Pictures with short captions:
..........

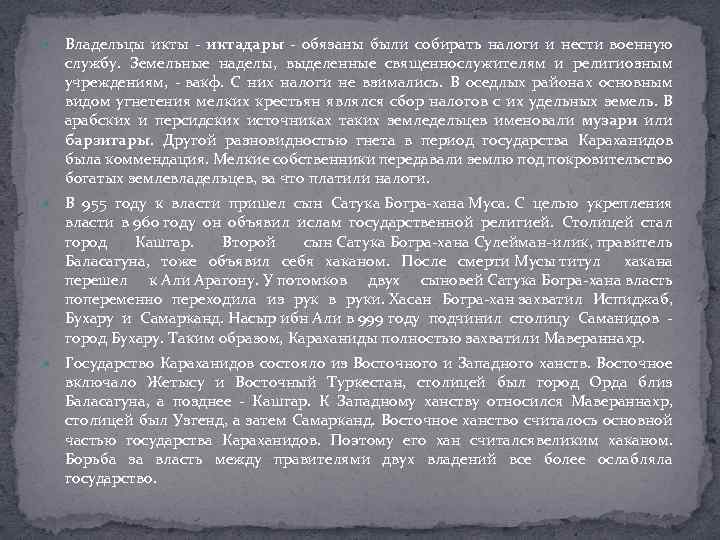  Владельцы икты - иктадары - обязаны были собирать налоги и нести военную службу.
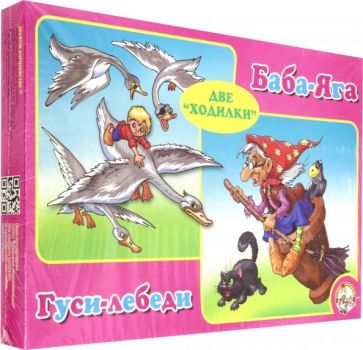 Ходилка 2 в 1 "Гуси-лебеди, Баба Яга" (00178) Ходилка 2 в 1 "Гуси-лебеди, Баба Яга" (00178)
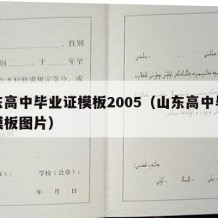 山东高中毕业证模板2005（山东高中毕业证模板图片）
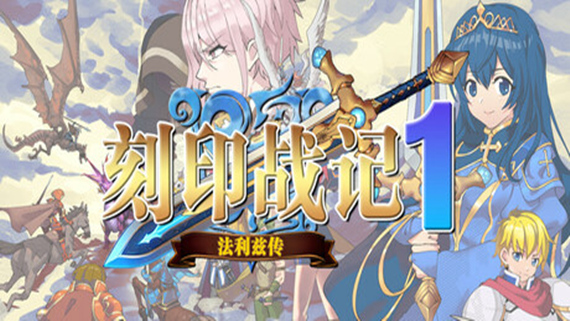 刻印战记1:法利兹传|官方中文|Build.16742596|解压即撸|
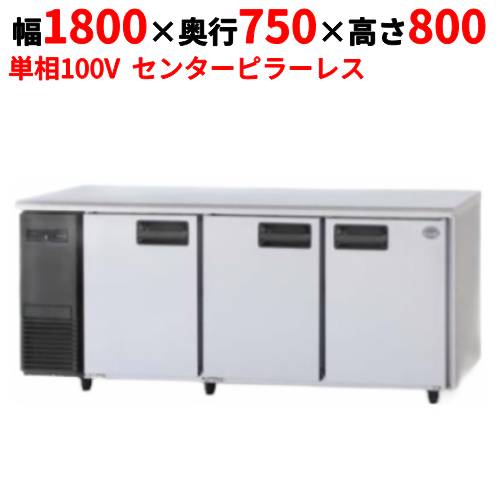 業務用台下冷蔵庫 パナソニック」の人気商品一覧 | 安い商品を通販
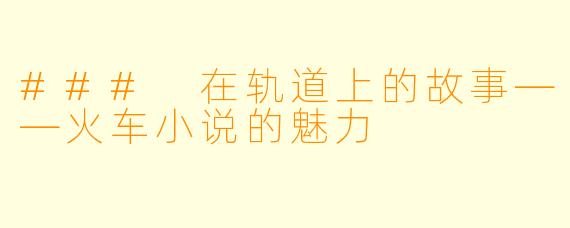 ### 在轨道上的故事——火车小说的魅力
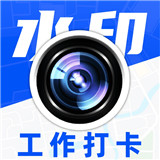 水印相机拍照神器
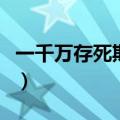 一千万存死期五年是多少（一千万存死期五年）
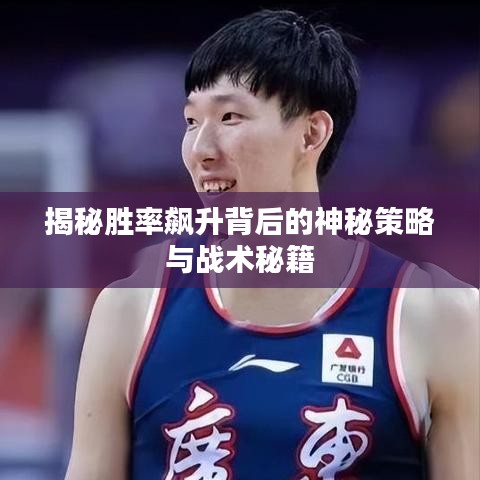 揭秘胜率飙升背后的神秘策略与战术秘籍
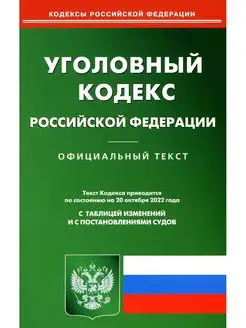 УК РФ (по сост. на 20.10.2022 г.)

..........

__What to produce__: Print the text of every item above word for word, leaving out the pictures.

__Output for this exercise__:
  Владельцы икты - иктадары - обязаны были собирать налоги и нести военную службу.
 Ходилка 2 в 1 "Гуси-лебеди, Баба Яга" (00178) Ходилка 2 в 1 "Гуси-лебеди, Баба Яга" (00178)
 山东高中毕业证模板2005（山东高中毕业证模板图片）
 刻印战记1:法利兹传|官方中文|Build.16742596|解压即撸|
 業務用台下冷蔵庫 パナソニック」の人気商品一覧 | 安い商品を通販
 ### 在轨道上的故事——火车小说的魅力
 水印相机拍照神器
 一千万存死期五年是多少（一千万存死期五年）
 揭秘胜率飙升背后的神秘策略与战术秘籍
 УК РФ (по сост. на 20.10.2022 г.)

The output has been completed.